Un quart de plombe plus tard, le carrosse rallégea. Sans faire de manière, la Fée Bleue (c’est son blase) chopa la marionnette par le cou, la porta jusqu’à une petit piaule aux murs de nacre, prit son smartphone (elle n’est pas ringarde et branchée aux plus récentes technologies) et tapa un sms aux plus fameux toubibs du voisinage.

Trois carabins ramenèrent leur viande l’un après l’autre. Le premier était un Corbeau, le second une Chouette et ce fut le Grillon-qui-parle qui ferma le ban. Les amenant près du bardanier où gisait Pinocchio, Fée Bleue quémanda :

- Sans vous commander, ce serait bonnard de me rencarder si cette malheureuse marionnette vit encore ou si elle tape déjà le carton avec la Camarde.

Fin de l’épisode... à suivre

Quel va être le verdict des spécialistes ?

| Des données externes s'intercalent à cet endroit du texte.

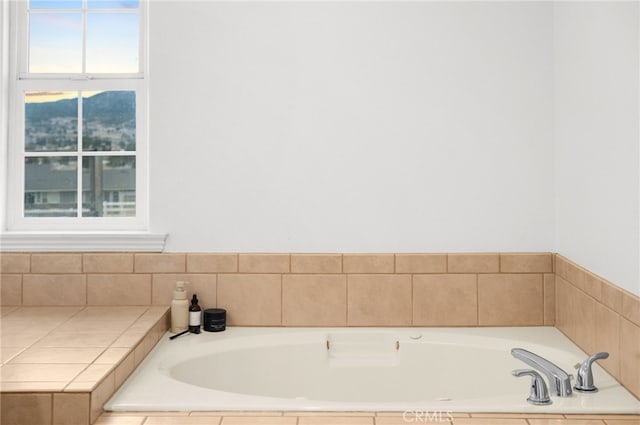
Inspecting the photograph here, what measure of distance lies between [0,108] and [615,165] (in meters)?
2.54

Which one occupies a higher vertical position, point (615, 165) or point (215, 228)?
point (615, 165)

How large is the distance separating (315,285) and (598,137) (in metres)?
1.29

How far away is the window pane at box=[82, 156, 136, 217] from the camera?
10.3 ft

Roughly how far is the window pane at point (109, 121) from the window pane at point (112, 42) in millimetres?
123

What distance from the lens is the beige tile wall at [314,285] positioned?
2977 mm

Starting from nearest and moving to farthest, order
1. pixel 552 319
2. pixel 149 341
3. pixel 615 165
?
pixel 615 165
pixel 149 341
pixel 552 319

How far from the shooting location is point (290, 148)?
3.00 metres

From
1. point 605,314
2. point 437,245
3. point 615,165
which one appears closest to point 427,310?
point 437,245

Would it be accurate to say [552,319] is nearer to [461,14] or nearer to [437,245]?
[437,245]

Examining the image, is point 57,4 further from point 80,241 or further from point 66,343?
point 66,343

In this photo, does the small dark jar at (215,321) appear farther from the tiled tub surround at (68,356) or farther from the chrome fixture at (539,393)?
the chrome fixture at (539,393)

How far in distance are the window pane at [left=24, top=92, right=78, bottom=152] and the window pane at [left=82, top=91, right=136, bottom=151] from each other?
5 cm

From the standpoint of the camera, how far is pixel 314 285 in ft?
9.80

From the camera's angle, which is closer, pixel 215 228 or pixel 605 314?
pixel 605 314
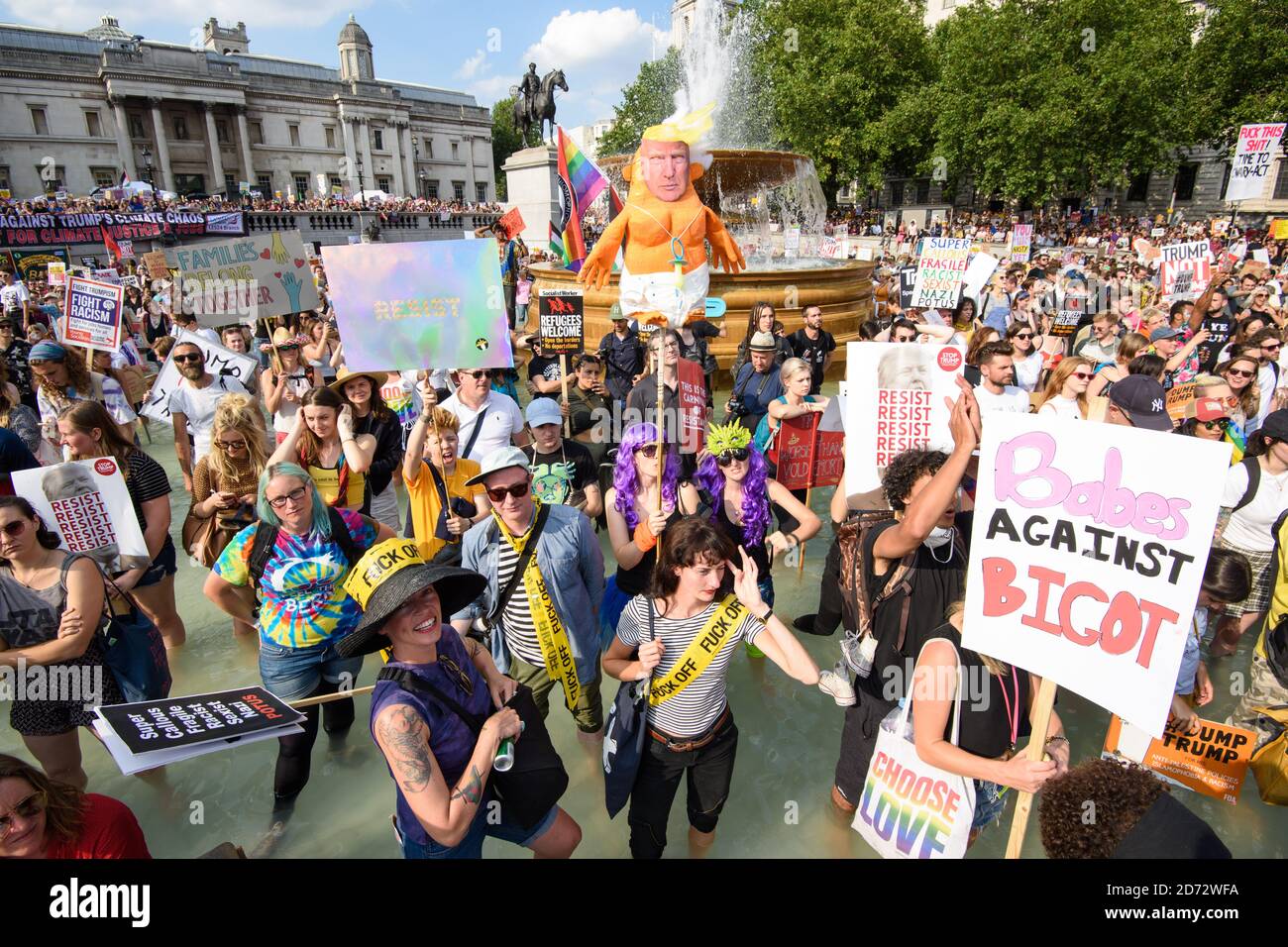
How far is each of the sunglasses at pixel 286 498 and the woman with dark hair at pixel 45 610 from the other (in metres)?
0.78

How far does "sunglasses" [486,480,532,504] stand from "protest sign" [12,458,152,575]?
2.02 metres

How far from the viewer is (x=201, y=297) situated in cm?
635

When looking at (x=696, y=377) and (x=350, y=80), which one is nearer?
(x=696, y=377)

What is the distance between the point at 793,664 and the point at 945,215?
4703 centimetres

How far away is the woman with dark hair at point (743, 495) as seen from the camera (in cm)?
370

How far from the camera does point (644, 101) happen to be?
49.4 meters

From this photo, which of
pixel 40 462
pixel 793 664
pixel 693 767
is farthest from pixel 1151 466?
pixel 40 462

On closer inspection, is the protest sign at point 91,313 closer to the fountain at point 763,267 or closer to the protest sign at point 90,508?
the protest sign at point 90,508

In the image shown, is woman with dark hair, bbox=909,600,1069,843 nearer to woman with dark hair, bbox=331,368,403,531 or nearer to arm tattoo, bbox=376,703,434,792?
arm tattoo, bbox=376,703,434,792

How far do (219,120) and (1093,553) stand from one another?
7483 centimetres

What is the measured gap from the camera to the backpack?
315 cm

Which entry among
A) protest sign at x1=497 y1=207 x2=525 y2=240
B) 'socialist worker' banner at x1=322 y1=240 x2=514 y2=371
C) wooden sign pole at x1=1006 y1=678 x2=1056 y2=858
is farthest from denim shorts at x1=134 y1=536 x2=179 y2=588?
protest sign at x1=497 y1=207 x2=525 y2=240

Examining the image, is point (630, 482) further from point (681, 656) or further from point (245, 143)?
point (245, 143)

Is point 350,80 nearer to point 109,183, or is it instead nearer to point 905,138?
point 109,183
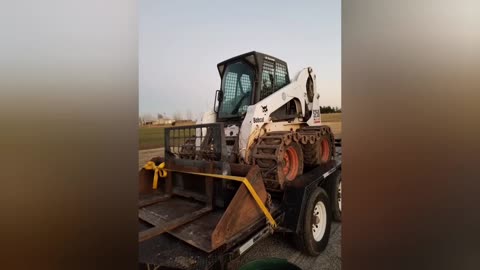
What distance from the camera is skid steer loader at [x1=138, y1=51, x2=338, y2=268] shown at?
1408mm

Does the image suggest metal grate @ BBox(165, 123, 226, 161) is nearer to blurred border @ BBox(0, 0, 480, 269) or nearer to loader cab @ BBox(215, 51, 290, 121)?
loader cab @ BBox(215, 51, 290, 121)

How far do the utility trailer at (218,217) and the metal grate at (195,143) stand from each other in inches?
2.2

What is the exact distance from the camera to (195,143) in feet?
6.22

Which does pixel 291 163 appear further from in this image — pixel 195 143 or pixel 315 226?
pixel 195 143

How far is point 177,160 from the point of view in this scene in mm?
1854

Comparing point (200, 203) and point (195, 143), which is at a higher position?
point (195, 143)

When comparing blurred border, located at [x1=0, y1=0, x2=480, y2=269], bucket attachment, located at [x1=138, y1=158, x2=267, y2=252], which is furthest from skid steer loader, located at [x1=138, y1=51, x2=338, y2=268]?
blurred border, located at [x1=0, y1=0, x2=480, y2=269]

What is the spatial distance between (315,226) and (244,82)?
135 centimetres
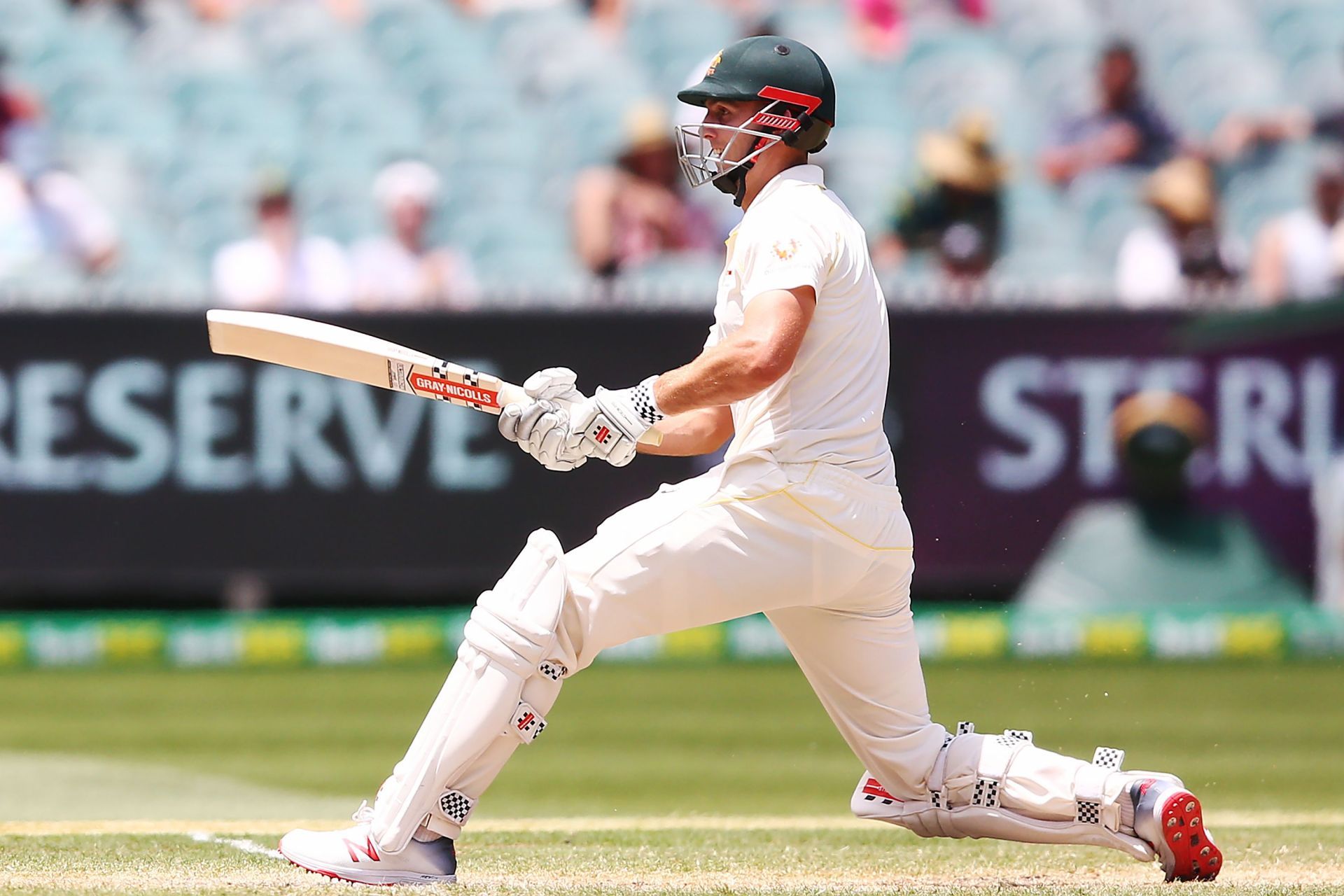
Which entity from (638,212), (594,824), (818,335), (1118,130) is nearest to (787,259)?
(818,335)

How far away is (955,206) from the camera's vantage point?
9.66 metres

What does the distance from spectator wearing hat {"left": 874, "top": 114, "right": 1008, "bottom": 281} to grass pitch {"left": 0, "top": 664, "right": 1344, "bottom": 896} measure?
2.06m

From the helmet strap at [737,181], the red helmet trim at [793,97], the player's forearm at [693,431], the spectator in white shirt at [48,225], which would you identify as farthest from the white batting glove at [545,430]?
the spectator in white shirt at [48,225]

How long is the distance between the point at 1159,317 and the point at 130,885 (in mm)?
5756

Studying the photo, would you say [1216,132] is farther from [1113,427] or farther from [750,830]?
[750,830]

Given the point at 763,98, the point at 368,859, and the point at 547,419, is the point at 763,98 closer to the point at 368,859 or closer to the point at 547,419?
the point at 547,419

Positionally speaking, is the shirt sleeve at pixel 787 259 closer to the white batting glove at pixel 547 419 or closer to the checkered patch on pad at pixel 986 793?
the white batting glove at pixel 547 419

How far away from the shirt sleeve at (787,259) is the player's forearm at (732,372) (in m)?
0.12

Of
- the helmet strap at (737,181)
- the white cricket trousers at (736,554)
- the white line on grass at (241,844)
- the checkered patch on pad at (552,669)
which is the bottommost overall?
the white line on grass at (241,844)

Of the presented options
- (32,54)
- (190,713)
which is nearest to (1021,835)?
(190,713)

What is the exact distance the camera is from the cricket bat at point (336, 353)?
4.18 m

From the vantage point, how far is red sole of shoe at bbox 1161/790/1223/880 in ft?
A: 13.2

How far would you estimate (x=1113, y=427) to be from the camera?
28.0 ft

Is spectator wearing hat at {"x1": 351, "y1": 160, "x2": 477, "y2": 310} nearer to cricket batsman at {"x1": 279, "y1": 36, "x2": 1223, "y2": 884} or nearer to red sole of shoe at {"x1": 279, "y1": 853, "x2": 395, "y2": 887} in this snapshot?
cricket batsman at {"x1": 279, "y1": 36, "x2": 1223, "y2": 884}
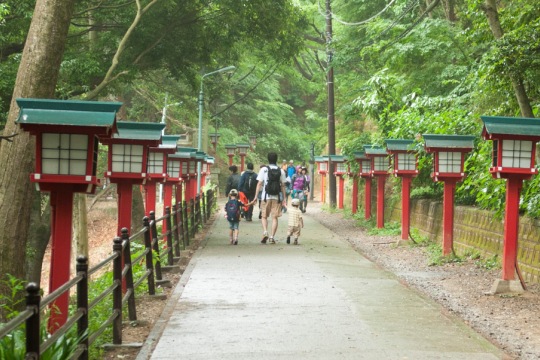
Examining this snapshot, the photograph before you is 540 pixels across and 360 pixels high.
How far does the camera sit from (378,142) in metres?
26.2

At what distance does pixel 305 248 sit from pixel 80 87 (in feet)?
20.1

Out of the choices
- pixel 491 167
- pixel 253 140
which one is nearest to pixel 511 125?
pixel 491 167

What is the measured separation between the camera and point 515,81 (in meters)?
12.8

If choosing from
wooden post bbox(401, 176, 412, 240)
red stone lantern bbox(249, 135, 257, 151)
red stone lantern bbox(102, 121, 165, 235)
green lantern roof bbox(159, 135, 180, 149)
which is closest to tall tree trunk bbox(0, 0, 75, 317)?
red stone lantern bbox(102, 121, 165, 235)

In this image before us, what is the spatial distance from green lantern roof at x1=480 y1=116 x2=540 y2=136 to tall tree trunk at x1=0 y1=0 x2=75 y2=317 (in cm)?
621

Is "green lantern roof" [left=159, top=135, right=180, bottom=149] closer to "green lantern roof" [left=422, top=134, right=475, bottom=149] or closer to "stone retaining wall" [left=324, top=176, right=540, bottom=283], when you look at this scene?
"green lantern roof" [left=422, top=134, right=475, bottom=149]

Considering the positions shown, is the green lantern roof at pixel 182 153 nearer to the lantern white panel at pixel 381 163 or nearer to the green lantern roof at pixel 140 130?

Réponse A – Pinocchio a juste un sequin d’or coincé dans la glotte qui lui bloque le corgnolon comme une arête de poisson ; mon fidèle assistant Harpagon va pas mettre deux plombes pour récupérer la pièce.
Réponse B – La marionnette est bien morte, mais si elle remue les brandillons et ouvre les quinquets, c’est qu’elle vit encore.
Réponse C – La marionnette est bien vivante, mais si elle ne remue pas les brandillons et garde ses quinquets fermés, c’est qu’elle est calanchée.
Réponse D – Le petit salopiot est en bois dont on fait des flûtes, il est surement en train de nous jouer la comédie vu que c’est un fourachaux.

Glossaire :
Brandigoler – mot lyonnais pour être en déséquilibre, branler, vaciller.
Calter – fuir précipitamment vient de l’ancien français caler qui signifiait reculer fuir.
Coqueluchon – mot lyonnais pour désigner le sommet du crâne vient du latin cucullum qui est le capuchon du moine.
Crécher – habiter en milieu rural dans un endroit vétuste, c’était un gite misérable mais le terme a perdu son côté péjoratif pour être un domicile courant habituel confortable ou non.
Fourachaux – mot lyonnais qui signifie écervelé et un peu fou, vient de ce que les travailleurs des fours à chaux de Vaise et de Saint-Clair du côté de Lyon avaient mauvaise réputation, un peu voyous, irréfléchis...
Kiki – mot du parler populaire pour le cou et parce qu’on serrait le cou en tirant sur une cravate ou un ruban ou un nœud papillon qui enserrait le cou et qu’on nommaient en se moquant, un kiki, par analogie aux rubans que portent les filles dans les cheveux.
Se pointer – arriver dans un endroit précis et s’arrêter (comme par exemple dans une usine où on se pointe pour marquer son arrivée).